THE COLLAPSE OF KAMPFGRUPPE PEIPER
By December 23, Peiper was surrounded on three sides. He had no fuel, no ammunition, and his elite unit was being bled dry by “junk” tanks and determined infantry.
At 22:00, Peiper gave the order: Abandon all vehicles. Escape on foot.
The “invincible” SS unit, which had murdered prisoners at Malmedy and burned villages across Belgium, slunk away into the woods. They left behind 28 heavy tanks—Panthers, Tigers, and King Tigers—and 70 half-tracks. Of Peiper’s original 5,800 men, only 800 reached German lines.
Miller entered the village of La Gleize on December 24. The town was a graveyard of smoldering Panzers. He sat on his Sherman’s turret and finally breathed.
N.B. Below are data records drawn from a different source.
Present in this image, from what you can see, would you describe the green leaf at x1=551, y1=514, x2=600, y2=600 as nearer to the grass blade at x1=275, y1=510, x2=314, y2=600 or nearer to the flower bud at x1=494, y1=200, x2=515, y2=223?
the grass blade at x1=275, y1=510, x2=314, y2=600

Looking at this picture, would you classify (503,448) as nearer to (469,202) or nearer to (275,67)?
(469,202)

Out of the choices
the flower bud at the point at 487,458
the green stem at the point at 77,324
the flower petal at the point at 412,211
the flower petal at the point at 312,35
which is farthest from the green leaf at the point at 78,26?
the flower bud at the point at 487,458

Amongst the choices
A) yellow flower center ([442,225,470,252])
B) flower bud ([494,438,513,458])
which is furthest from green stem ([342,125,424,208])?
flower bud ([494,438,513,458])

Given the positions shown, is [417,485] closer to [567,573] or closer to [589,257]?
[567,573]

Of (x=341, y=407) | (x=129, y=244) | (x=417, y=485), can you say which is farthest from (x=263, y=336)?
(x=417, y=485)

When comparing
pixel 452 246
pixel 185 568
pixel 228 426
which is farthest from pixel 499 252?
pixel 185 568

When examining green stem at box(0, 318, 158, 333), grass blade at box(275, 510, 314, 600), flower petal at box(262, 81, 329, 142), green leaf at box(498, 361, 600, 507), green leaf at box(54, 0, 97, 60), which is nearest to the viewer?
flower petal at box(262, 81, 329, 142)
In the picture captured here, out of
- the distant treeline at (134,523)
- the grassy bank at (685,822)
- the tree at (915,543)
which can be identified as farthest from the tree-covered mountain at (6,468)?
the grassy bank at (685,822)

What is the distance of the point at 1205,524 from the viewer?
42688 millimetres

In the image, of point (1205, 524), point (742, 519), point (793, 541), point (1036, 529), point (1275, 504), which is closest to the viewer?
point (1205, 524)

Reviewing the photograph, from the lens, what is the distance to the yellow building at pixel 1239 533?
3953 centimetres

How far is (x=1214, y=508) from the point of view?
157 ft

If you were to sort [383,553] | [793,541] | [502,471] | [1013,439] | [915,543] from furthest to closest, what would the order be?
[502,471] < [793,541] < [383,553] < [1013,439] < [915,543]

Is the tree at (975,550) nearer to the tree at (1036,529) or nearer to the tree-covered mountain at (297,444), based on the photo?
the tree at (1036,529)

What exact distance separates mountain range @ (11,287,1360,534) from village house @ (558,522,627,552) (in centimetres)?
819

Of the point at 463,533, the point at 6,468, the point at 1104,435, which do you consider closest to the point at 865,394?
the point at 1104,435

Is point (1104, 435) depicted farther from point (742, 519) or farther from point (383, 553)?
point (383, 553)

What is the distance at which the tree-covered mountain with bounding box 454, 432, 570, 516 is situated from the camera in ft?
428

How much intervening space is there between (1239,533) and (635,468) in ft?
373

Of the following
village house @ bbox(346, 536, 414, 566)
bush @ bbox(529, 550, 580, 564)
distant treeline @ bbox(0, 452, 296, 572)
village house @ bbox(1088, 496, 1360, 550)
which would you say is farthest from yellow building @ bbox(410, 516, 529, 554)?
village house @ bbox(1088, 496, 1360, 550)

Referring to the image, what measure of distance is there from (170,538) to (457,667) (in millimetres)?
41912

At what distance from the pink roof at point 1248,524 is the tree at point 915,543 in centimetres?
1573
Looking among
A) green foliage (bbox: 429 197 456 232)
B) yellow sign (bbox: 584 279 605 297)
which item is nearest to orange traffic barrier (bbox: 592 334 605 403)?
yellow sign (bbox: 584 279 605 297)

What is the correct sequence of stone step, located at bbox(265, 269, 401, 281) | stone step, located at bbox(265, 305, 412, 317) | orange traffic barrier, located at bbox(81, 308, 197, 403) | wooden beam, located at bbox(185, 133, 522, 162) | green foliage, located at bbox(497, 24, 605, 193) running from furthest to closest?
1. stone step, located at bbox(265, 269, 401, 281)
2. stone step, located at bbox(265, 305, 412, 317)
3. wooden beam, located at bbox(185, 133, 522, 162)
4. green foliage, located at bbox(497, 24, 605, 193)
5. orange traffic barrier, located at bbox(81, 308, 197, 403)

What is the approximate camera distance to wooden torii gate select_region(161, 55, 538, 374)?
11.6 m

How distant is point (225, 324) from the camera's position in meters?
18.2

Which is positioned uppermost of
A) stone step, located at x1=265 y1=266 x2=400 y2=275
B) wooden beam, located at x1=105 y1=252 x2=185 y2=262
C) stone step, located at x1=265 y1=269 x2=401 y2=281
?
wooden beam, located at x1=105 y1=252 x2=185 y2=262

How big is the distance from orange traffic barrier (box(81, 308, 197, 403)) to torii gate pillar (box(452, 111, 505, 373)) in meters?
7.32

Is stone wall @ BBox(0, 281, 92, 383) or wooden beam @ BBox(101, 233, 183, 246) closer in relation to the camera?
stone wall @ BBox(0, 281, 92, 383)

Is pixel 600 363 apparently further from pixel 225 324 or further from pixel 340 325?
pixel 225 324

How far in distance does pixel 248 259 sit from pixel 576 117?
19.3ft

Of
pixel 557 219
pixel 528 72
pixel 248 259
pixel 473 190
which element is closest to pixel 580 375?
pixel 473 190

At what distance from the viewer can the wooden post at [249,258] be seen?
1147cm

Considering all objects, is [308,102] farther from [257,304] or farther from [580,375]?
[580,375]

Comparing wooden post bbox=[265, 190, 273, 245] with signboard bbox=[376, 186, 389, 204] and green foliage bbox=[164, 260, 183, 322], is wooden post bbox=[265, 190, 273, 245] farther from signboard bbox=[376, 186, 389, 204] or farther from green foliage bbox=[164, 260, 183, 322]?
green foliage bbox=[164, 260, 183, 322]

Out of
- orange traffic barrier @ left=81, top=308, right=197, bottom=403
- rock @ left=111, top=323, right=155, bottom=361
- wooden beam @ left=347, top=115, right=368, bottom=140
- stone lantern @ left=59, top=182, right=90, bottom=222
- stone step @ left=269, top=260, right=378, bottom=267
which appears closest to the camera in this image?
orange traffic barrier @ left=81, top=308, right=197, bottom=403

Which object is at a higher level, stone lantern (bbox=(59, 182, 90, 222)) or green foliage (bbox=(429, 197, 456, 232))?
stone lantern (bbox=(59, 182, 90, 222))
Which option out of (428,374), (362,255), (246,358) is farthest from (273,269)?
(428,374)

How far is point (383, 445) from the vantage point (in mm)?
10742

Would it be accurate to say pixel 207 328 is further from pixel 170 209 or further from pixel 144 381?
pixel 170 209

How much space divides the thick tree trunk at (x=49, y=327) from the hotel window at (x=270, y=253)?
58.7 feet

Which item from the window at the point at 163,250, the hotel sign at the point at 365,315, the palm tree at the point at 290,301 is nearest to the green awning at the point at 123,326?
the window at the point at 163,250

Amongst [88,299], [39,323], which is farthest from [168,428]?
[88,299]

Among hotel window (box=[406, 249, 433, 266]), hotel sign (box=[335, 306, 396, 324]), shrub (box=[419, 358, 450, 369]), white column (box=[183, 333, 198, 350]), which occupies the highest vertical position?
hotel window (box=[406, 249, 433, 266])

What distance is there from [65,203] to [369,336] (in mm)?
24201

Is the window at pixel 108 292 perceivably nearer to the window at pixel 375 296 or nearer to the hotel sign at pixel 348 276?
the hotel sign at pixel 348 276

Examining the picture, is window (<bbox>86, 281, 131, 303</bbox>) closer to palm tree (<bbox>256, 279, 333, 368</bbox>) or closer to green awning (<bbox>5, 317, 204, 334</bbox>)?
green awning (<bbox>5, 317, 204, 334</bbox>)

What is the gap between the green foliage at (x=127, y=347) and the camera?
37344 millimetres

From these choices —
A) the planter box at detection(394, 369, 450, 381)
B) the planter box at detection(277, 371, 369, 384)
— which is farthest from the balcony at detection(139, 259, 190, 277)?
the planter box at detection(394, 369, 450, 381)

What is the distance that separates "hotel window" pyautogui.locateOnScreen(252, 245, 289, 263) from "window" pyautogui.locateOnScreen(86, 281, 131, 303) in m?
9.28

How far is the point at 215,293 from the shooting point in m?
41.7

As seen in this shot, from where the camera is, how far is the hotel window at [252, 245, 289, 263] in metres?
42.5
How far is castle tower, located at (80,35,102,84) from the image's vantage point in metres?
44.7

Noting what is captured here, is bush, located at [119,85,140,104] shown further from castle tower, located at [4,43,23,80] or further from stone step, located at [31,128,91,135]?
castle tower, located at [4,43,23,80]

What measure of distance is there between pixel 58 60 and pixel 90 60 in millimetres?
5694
EPILOGUE: THE DAREDEVILS’ LEGACY
For decades, the story of the 740th was buried beneath the legends of Bastogne and Patton. But in the Amblève Valley, the people never forgot.
Harry Miller survived the war, serving again in Korea and Vietnam before retiring as a Senior Master Sergeant. He rarely spoke of the grease-stained night in Sprimont or the 30 minutes that saved the Meuse.
In 1999, the Belgian town of Neufchâteau dedicated a monument to the 800 men of the 740th. Their names are engraved in stone—a quiet testament to the mechanics and tankers who proved that a war isn’t won by the “best” equipment, but by the men brave enough to make “junk” fight.
Harry Miller passed away in 2017 at the age of 89. He was one of the last “Daredevils.” He left the world with one piece of advice for the soldiers who followed him: “Stay in, do your job, and never let them tell you your tools aren’t enough.”
Because on a foggy road in 1944, three pieces of scrap metal and a handful of grease monkeys stopped the greatest armored force the world had ever seen.
Note: Some content was generated using AI tools (ChatGPT) and edited by the author for creativity and suitability for historical illustration purposes.